Scritta tra il settembre del 1879 e lo stesso mese del 1881 la Sesta, mai ascoltata per intero dall'autore, secondo Machabey appare come "una continuazione di Beethoven, poeticizzato da Schubert, drammatizzato da Schumann e trasportato da Bruckner nel mondo agitantesi intorno e dentro di lui". Il riferimento a Beethoven è suggerito principalmente "dalla tendenza (insolita in Bruckner) a elaborare dei brevi frammenti, piuttosto che utilizzare delle frasi intere per gli sviluppi", spiega ancora il critico.
Il procedimento di derivazione beethoveniana, però, viene fuso a uno spiccato atteggiamento contrappuntistico, specialmente nello Scherzo, una delle pagine più originali mai uscite dalla penna del compositore, che evoca nel suo incantato fantasticare immagini derivanti dalla mitologia nordica. Nel finale, vivo e tempestoso, ritorna il tema principale esposto nel primo tempo e vengono ricapitolate le situazioni espressive precedenti: un tratto proprio del sinfonismo bruckneriano che mostra come il musicista concepisca la sinfonia come un'entità indivisibile, la cui unità si realizza mediante il predominio del motivo iniziale richiamato a suggello finale.
La Sesta sinfonia mantiene però un ruolo defilato rispetto alla produzione dell'autore e non sembra corrispondere a pieno all'idea di grandiosità e di potenza strumentale cui è affidata l'immagine di Bruckner. Non mancano certo momenti di densa polifonia o di solida disposizione contrappuntistica, ma il carattere generale è più dimesso che in altri casi, soprattutto a motivo di una intelaiatura strutturale frastagliata e di ripiegamenti intimistici più frequenti che in altri casi. Forse anche per questo capita raramente di ascoltarla.

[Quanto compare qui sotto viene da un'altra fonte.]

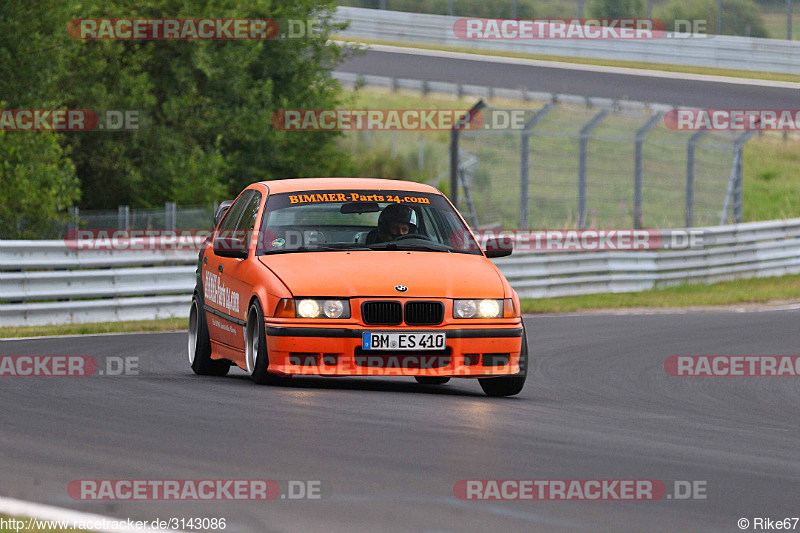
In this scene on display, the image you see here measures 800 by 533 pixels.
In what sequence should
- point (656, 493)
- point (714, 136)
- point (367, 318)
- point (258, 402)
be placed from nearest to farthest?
point (656, 493)
point (258, 402)
point (367, 318)
point (714, 136)

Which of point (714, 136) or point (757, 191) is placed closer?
point (714, 136)

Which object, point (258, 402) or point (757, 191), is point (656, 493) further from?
point (757, 191)

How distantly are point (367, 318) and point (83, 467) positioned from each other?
3.20m

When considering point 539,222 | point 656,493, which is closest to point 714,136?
point 539,222

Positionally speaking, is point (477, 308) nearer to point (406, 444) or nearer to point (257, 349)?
point (257, 349)

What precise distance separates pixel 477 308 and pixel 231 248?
6.49ft

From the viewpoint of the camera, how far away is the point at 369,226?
34.3 ft

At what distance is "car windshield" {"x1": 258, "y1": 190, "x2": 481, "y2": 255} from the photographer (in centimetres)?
1027

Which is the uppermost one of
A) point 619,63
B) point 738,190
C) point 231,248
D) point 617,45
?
point 617,45

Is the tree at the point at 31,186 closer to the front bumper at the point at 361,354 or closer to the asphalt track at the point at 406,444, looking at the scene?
the asphalt track at the point at 406,444

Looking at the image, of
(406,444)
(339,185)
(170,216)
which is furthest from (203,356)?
(170,216)

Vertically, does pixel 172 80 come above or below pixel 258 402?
above

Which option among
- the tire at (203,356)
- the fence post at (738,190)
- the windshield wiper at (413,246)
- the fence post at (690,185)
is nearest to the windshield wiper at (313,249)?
the windshield wiper at (413,246)

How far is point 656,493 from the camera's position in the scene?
604 centimetres
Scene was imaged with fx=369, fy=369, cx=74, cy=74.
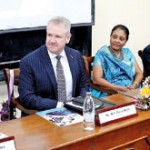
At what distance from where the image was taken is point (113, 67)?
363 cm

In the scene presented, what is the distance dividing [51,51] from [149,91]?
2.54 feet

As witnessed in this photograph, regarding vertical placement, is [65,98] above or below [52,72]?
below

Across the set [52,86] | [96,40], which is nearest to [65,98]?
[52,86]

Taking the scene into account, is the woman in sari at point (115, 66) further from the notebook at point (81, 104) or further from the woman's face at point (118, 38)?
the notebook at point (81, 104)

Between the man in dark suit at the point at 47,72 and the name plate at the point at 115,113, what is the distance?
1.87ft

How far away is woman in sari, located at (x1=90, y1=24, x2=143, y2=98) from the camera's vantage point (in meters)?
3.55

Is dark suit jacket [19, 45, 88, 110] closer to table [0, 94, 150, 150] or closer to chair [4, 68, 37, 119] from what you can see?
chair [4, 68, 37, 119]

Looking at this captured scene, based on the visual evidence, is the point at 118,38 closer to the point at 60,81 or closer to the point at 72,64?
the point at 72,64

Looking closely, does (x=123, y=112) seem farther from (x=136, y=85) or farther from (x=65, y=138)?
(x=136, y=85)

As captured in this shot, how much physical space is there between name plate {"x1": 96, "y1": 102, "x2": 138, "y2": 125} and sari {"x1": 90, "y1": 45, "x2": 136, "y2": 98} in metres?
1.30

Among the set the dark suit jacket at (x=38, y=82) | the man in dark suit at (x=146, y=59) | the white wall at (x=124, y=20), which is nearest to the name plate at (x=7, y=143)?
the dark suit jacket at (x=38, y=82)

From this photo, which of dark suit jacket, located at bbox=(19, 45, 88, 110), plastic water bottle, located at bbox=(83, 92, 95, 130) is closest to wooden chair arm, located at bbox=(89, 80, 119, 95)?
dark suit jacket, located at bbox=(19, 45, 88, 110)

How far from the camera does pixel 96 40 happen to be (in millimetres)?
4418

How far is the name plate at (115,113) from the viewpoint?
2.11 metres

(©L'Osservatore Romano - 12 ottobre 2008)

Un organista timido

Di origine contadina, Anton Bruckner - nato a Ansfelden nel 1824 e morto a Vienna nel 1896 - fu avviato agli studi musicali dal padre, che gli impartì le prime lezioni. Dopo avere completato gli studi nell'abbazia collegiale di Sankt Florian, approfondì in solitudine le sue conoscenze.
Fino all'età di circa sessant'anni rimase totalmente nell'ombra e solo dopo la composizione della Settima sinfonia, nel 1883, conobbe improvvisamente la celebrità. Fu considerato il continuatore di Wagner in campo sinfonico, in opposizione a Brahms che invece veniva ritenuto più ripiegato sul passato. La polemica, al quale il timido compositore restò personalmente estraneo, si trascinò per qualche decennio.
La sua formazione culturale attinge da un lato al barocco musicale austriaco e alla tradizione schubertiana, dall'altro al canto popolare. L'interiorizzazione romantica viene portata alle estreme conseguenze, sia da un punto di vista poetico, sia da quello strutturale e strumentale. L'orchestra subisce una dilatazione enorme, ripresa da Mahler, il linguaggio si fa estremamente espressivo, con elementi di concentrazione mistica.